━━ KUTIPAN TEKS ━━
Dosen UMY Supports Komunitas Muslim Indonesia di Groningen Belanda Dalam Rangka Pembentukan Stichting

Pemerintah daerah di Groningen Belanda sangat membatasi suatu komunitas tanpa badan resmi dan dianggap illegal untuk mengumpulkan donasi. Jika terpaksa ibadah bersama dilaksanakan outdoor, pelaksanaan biasanya dilakukan dengan cuaca ekstrim berangin (kurang kondusif) dan Belanda memiliki aturan yang perlu ditaati dalam rangka menegakkan toleransi bermasyarakat. Sehingga tidak dapat dilakukan terlalu mencolok dan mengganggu ketenangan masyarakat di sekitarnya.

 

NUSANTARANEWS.coThe Mosque Foundation dan Islamic Center of Groningen, dan St. Moskee en Islamitisch Centrum Groningen didirikan tahun 1983 sebagai upaya mendukung kegiatan keislaman untuk seluruh muslim dari berbagai negara yang berdomisili di kota paling utara negara Belanda yaitu Groningen (ESN Groningen, 2023).

Akan tetapi, hingga saat ini masjid tersebut masih tertutup karena sedang diperbaiki. Masjid tersebut merupakan salah satu dari 3 tempat beribadah umat Islam yang ada di kota Groningen. Walaupun beberapa masjid yang telah berdiri, terdapat banyak kendala dan keterbatasan yang dialami oleh masyarakat muslim Indonesia (baik pelajar, maupun diaspora) berdomisili di Groningen, khususnya  dalam mendapatkan fasilitas tempat beribadah untuk ibadah bersama, berjamaah.

Sebetulnya suatu komunitas yang mewadahi dan memfasilitasi penyelenggaraan kegiatan ibadah bagi masyarakat Indonesia di Groningen bernama deGroningen’s Indonesian Muslim Society (deGromiest) telah dibentuk sedari tahun 2000. Akan tetapi, 23 tahun berlalu pengurus deGromiest belum dapat maksimal memfasilitasi dan mendukung ketenangan dan kenyamanan jamaah dalam kegiatan beribadahnya hingga saat ini.

Komunitas ini belum memiliki masjid maupun tempat tetap untuk beribadah indoor dan masih terbatas dalam merencanakan pengelolaan finansial dari kas jamaahnya. Hal ini dikarenakan, komunitas ini belum memiliki atau berbentuk badan hukum resmi (legal formal) dalam bentuk stichting (yayasan).
━━━
━━ DATA HASIL EKSTRAKSI ━━
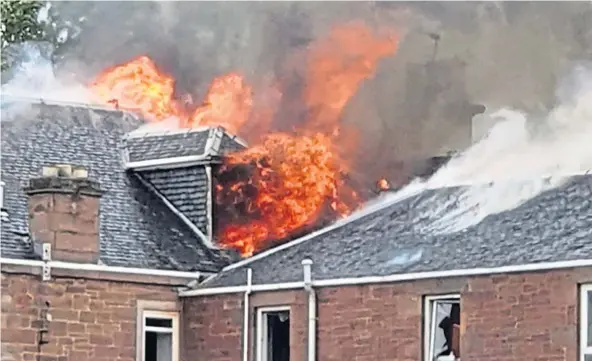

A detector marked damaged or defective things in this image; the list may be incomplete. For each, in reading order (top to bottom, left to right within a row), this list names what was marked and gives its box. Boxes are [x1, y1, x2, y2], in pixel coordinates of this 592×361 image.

damaged roofline [0, 258, 213, 280]
damaged roofline [177, 258, 592, 296]
broken window [143, 310, 178, 360]
broken window [256, 306, 290, 360]
broken window [426, 296, 462, 360]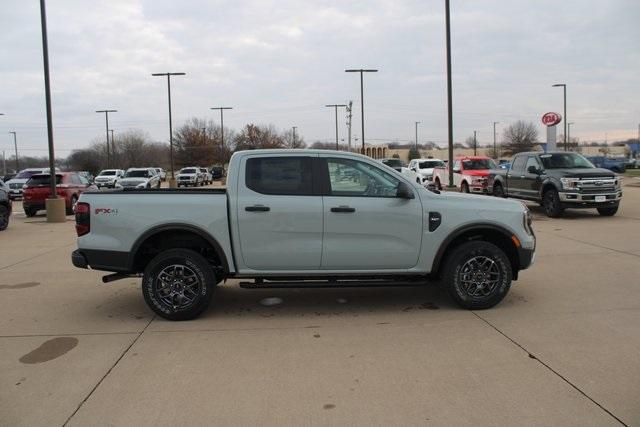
━━━
■ **KUMPULAN SOAL**:
1. Ketik ulang bagian kutipan teks mulai dari "Sebetulnya suatu komunitas" sampai dengan "bentuk stichting (yayasan).".
2. Jawab pertanyaan berikut berdasarkan kutipan teks.
(a) Pada tahun berapa The Mosque Foundation dan Islamic Center of Groningen didirikan?
(b) Sejak tahun berapa deGroningen’s Indonesian Muslim Society (deGromiest) dibentuk?
(c) Dalam bentuk apa badan hukum resmi yang belum dimiliki komunitas deGromiest?

■ **JAWABAN SOAL**:
1.
Sebetulnya suatu komunitas yang mewadahi dan memfasilitasi penyelenggaraan kegiatan ibadah bagi masyarakat Indonesia di Groningen bernama deGroningen’s Indonesian Muslim Society (deGromiest) telah dibentuk sedari tahun 2000. Akan tetapi, 23 tahun berlalu pengurus deGromiest belum dapat maksimal memfasilitasi dan mendukung ketenangan dan kenyamanan jamaah dalam kegiatan beribadahnya hingga saat ini.

Komunitas ini belum memiliki masjid maupun tempat tetap untuk beribadah indoor dan masih terbatas dalam merencanakan pengelolaan finansial dari kas jamaahnya. Hal ini dikarenakan, komunitas ini belum memiliki atau berbentuk badan hukum resmi (legal formal) dalam bentuk stichting (yayasan).

2.
(a) 1983
(b) 2000
(c) Stichting (yayasan)